IMITATE: Clinical Prior Guided Hierarchical Vision-Language Pre-training

TL;DR

A novel clinical prior guided VLP framework named IMITATE is proposed to learn the structure information from medical reports with hierarchical vision-language alignment, which outperforms baseline VLP methods across six different datasets, spanning five medical imaging downstream tasks.

Abstract

In the field of medical Vision-Language Pre-training (VLP), significant efforts have been devoted to deriving text and image features from both clinical reports and associated medical images. However, most existing methods may have overlooked the opportunity in leveraging the inherent hierarchical structure of clinical reports, which are generally split into `findings' for descriptive content and `impressions' for conclusive observation. Instead of utilizing this rich, structured format, current medical VLP approaches often simplify the report into either a unified entity or fragmented tokens.
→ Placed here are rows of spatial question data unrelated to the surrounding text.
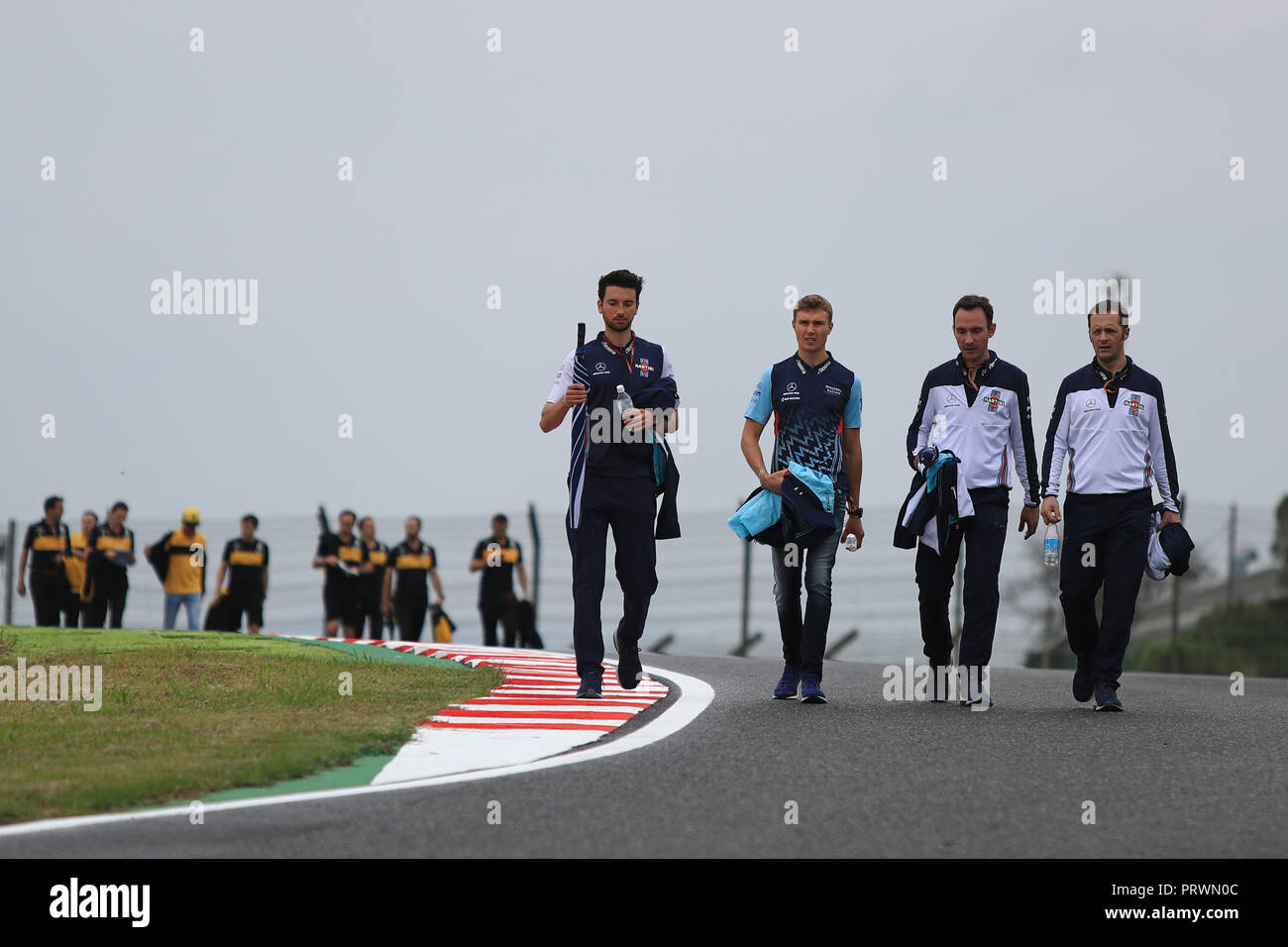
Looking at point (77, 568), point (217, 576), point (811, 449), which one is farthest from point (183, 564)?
point (811, 449)

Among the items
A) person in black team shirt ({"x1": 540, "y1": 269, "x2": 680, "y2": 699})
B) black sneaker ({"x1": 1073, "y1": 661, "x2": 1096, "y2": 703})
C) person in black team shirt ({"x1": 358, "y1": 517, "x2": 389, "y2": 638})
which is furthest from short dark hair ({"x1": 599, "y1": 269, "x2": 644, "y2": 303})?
person in black team shirt ({"x1": 358, "y1": 517, "x2": 389, "y2": 638})

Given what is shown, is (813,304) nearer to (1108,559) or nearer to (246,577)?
(1108,559)

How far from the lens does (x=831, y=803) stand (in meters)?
5.38

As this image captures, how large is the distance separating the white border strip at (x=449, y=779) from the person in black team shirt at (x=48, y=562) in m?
12.7

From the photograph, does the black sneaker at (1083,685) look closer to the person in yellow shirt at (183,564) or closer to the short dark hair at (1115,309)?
the short dark hair at (1115,309)

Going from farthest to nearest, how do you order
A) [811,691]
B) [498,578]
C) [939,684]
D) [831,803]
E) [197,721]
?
[498,578]
[939,684]
[811,691]
[197,721]
[831,803]

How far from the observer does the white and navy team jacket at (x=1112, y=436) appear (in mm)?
8438

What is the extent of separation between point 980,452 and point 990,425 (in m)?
0.15

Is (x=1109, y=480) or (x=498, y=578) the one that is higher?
(x=1109, y=480)

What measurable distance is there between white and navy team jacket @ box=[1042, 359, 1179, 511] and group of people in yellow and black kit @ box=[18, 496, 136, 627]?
1317 centimetres

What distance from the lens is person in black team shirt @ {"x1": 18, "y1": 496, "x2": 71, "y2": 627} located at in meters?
19.1

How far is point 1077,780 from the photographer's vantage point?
5.94m
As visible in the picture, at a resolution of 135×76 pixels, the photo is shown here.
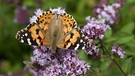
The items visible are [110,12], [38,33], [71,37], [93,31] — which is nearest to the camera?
[71,37]

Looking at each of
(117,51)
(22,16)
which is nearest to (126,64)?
(117,51)

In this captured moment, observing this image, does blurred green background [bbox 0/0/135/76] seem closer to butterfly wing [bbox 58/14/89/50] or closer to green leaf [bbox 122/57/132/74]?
green leaf [bbox 122/57/132/74]

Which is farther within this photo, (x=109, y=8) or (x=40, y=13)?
(x=109, y=8)

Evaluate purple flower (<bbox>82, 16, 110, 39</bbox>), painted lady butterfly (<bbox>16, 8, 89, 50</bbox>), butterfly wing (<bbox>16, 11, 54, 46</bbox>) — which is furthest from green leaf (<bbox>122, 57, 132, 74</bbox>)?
butterfly wing (<bbox>16, 11, 54, 46</bbox>)

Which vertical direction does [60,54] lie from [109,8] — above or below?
below

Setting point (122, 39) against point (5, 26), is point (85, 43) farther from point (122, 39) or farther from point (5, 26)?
point (5, 26)

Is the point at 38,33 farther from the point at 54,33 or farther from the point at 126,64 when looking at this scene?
the point at 126,64

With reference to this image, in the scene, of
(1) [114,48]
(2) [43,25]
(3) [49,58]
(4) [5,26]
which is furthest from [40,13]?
(4) [5,26]
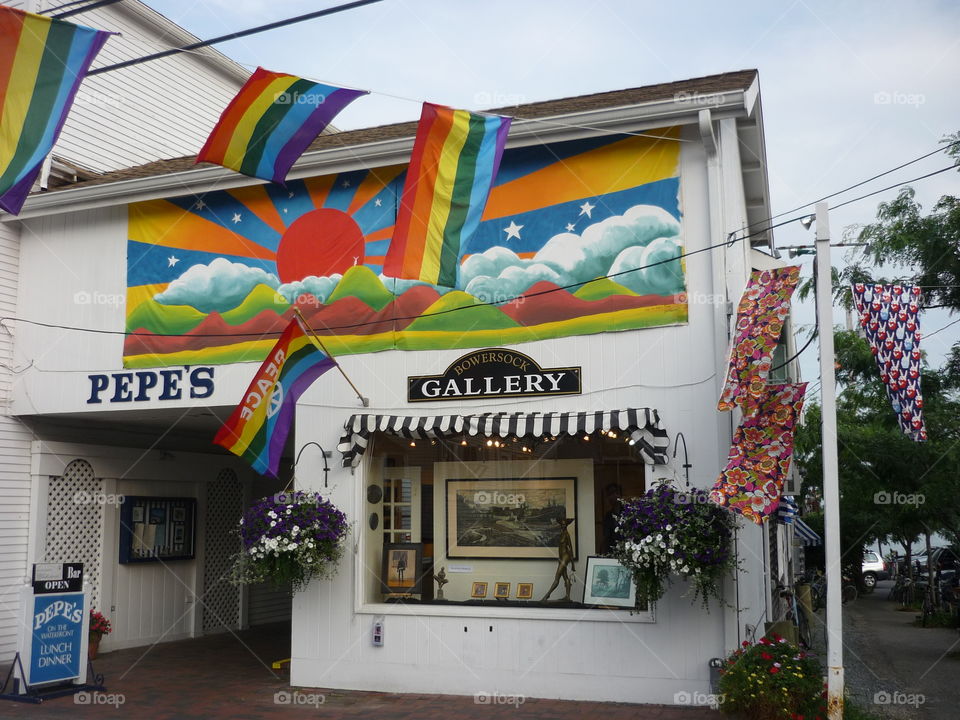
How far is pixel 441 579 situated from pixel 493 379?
253cm

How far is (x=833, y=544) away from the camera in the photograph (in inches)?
310

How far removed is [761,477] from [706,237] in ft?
9.48

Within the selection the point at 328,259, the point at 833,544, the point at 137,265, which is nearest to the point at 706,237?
the point at 833,544

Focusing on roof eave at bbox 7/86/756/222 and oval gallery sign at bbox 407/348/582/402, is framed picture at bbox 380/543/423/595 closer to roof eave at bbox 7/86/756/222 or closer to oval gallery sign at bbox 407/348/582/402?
oval gallery sign at bbox 407/348/582/402

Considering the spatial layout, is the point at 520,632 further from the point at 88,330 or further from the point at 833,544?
the point at 88,330

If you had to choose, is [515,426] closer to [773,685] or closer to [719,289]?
[719,289]

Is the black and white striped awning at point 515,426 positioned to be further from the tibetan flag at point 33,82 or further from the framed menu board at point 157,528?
the framed menu board at point 157,528

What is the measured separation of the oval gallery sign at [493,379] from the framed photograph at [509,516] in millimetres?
1151

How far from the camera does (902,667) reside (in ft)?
43.5

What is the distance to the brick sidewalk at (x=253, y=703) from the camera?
9477 millimetres

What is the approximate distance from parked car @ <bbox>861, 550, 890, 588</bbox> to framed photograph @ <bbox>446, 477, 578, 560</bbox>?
2439cm

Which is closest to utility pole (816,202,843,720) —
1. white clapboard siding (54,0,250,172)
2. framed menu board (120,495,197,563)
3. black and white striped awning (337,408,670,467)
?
black and white striped awning (337,408,670,467)

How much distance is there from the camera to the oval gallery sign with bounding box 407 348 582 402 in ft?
34.6

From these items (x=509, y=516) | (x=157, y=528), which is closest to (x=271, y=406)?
(x=509, y=516)
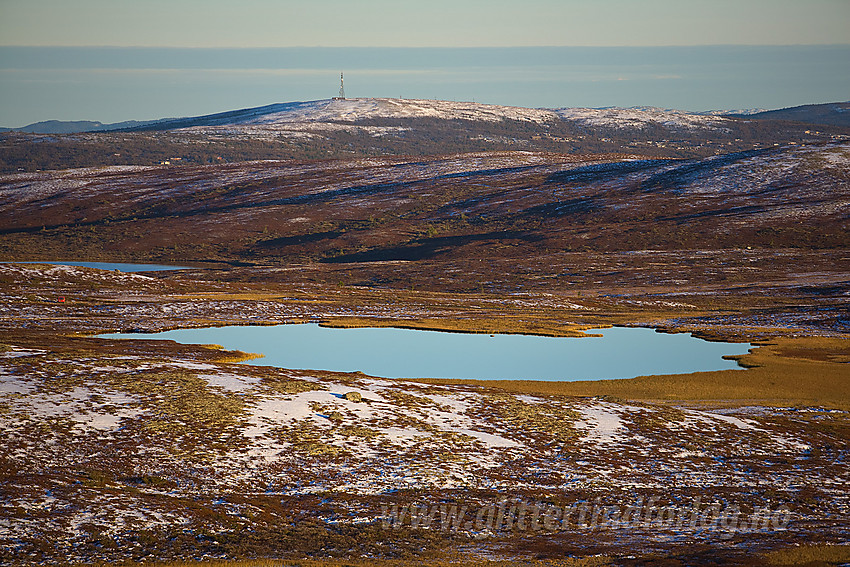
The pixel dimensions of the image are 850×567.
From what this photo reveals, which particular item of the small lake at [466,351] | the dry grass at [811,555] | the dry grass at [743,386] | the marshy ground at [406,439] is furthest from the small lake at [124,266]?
the dry grass at [811,555]

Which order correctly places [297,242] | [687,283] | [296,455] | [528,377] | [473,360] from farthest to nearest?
[297,242] → [687,283] → [473,360] → [528,377] → [296,455]

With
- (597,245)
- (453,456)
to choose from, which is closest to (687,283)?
(597,245)

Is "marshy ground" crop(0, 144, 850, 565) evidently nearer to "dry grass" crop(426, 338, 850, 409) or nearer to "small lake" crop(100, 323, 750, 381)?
"dry grass" crop(426, 338, 850, 409)

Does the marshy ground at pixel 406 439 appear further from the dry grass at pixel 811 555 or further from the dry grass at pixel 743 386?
the dry grass at pixel 743 386

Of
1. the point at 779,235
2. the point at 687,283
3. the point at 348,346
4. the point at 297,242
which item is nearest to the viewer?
the point at 348,346

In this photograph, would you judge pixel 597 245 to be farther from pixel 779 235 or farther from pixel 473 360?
pixel 473 360

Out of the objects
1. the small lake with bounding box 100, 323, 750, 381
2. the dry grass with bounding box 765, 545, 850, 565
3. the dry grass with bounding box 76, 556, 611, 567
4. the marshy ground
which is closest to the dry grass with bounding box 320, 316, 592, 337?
the marshy ground
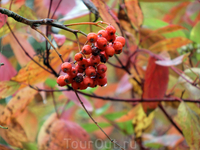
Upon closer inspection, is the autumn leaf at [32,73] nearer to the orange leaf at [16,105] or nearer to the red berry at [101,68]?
the orange leaf at [16,105]

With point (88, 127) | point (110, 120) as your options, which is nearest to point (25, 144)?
point (88, 127)

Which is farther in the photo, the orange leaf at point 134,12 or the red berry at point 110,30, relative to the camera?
the orange leaf at point 134,12

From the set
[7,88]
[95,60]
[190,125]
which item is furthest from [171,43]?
[7,88]

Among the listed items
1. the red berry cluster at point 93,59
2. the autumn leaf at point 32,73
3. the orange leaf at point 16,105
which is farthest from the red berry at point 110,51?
the orange leaf at point 16,105

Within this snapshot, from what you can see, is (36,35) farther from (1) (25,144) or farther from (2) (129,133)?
(2) (129,133)

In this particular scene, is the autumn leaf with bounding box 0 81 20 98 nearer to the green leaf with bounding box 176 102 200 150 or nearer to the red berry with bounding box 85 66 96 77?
the red berry with bounding box 85 66 96 77

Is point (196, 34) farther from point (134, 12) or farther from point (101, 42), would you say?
point (101, 42)
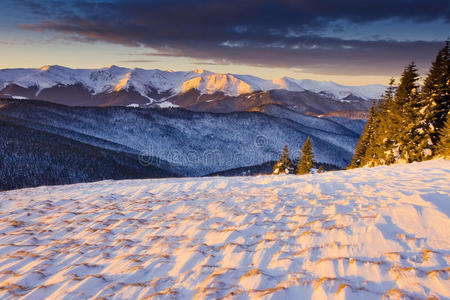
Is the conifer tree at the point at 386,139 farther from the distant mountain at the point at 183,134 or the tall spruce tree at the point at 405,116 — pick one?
the distant mountain at the point at 183,134

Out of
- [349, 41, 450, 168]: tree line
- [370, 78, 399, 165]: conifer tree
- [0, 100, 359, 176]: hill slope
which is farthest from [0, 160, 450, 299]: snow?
[0, 100, 359, 176]: hill slope

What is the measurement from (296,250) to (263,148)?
150m

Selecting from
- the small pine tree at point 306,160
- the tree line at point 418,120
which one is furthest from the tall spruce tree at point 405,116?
the small pine tree at point 306,160

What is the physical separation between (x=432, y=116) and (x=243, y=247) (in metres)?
23.8

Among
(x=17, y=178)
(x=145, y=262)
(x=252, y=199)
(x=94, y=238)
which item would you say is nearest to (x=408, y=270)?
(x=145, y=262)

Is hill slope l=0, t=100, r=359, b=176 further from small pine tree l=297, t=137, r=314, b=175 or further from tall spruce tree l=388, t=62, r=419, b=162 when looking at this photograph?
tall spruce tree l=388, t=62, r=419, b=162

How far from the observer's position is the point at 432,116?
20281mm

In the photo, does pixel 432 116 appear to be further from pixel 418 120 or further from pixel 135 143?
pixel 135 143

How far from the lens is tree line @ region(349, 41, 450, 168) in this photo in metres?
19.4

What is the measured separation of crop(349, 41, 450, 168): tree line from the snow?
13.0 meters

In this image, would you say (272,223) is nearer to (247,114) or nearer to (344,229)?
(344,229)

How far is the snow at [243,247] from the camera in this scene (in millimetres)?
3398

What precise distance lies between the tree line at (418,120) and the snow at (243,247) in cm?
1302

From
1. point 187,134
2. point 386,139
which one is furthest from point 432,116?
point 187,134
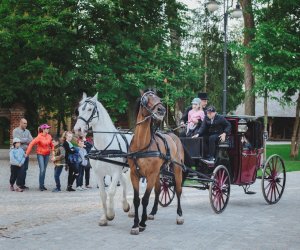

In this work, we propose a novel clinical prior guided VLP framework named IMITATE to learn the structure information from medical reports with hierarchical vision-language alignment. The framework derives multi-level visual features from the chest X-ray (CXR) images and separately aligns these features with the descriptive and the conclusive text encoded in the hierarchical medical report. Furthermore, a new clinical-informed contrastive loss is introduced for cross-modal learning, which accounts for clinical prior knowledge in formulating sample correlations in contrastive learning. The proposed model, IMITATE, outperforms baseline VLP methods across six different datasets, spanning five medical imaging downstream tasks. Comprehensive experimental results highlight the advantages of integrating the hierarchical structure of medical reports for vision-language alignment. The code related to this paper is available at https://github.com/cheliu-computation/IMITATE-TMI2024.

Figures (5)

• Figure 1: Architecture comparison between conventional VLP methods and the proposed method, IMITATE. (a) Conventional VLP approaches convirtcliphuang2021gloriamgca align the high-level visual feature with the entire medical report via a classic contrastive loss ($\mathcal{L}^{CL}$). (b) IMITATE leverages clinical prior knowledge to perform hierarchical alignment between multi-level visual features from medical images and descriptive and conclusive textual features from medical reports. Moreover, it utilizes a clinically-informed contrastive loss ($\mathcal{L}^{CICL}$), which takes into account clinical correlations among different image-report pairs. $E_v$ and $E_t$ denotes the vision and text encoders respectively. $E_t$ denotes a frozen text encoder. $\mathcal{P}(\cdot)$ indicates the hierarchical aggregation block.
• Figure 2: Overview of the proposed framework. (a) Each image is augmented to two different views ($x_{v}^{1}, x_{v}^{2}$) and provided as input to a vision-to-language (V-L) alignment branch and a vision-to-vision (V-V) alignment branch. (b) The V-V branch aligns the visual features of two augmented views. MHSA indicates the multi-head self-attention mechanism. $p_v$ denotes a non-linear projector for visual features. CLS indicates the special token to aggregate multi-level visual features. The dashed black line indicates the feature channel dropping mechanism. (c) The V-L branch aligns different levels of visual features to the text features from the Findings and Impressions sections of the report. $p_t$ denotes a non-linear projector for textual features. The [CLS] token serves to aggregate multi-level visual features to $z_{v,m}$ and facilitate hierarchical alignment between visual features and $z_{t, F}$. $E_t$ denotes a frozen pre-trained language model.
• Figure 3: Left: 2D TSNE visualization of text embedding from 'Findings' and 'Impression'. We also plot the decision boundary of two parts with KMeans. Right: Two reports samples from the overlap and non-overlap area respectively. Rephrased sentence are highlighted with the same color.
• Figure 4: Performance of supervised image linear classification on CheXpert irvin2019chexpert, semantic segmentation on the SIIM siim, and object detection on the RSNA rsna datasets with 1% labeled data fine-tuning, while varying $\lambda$ from $0.1$ to $1.0$.
• Figure 5: Comparison between the saliency map generated by the vision encoder after VLP and the region of interest identified by radiologists.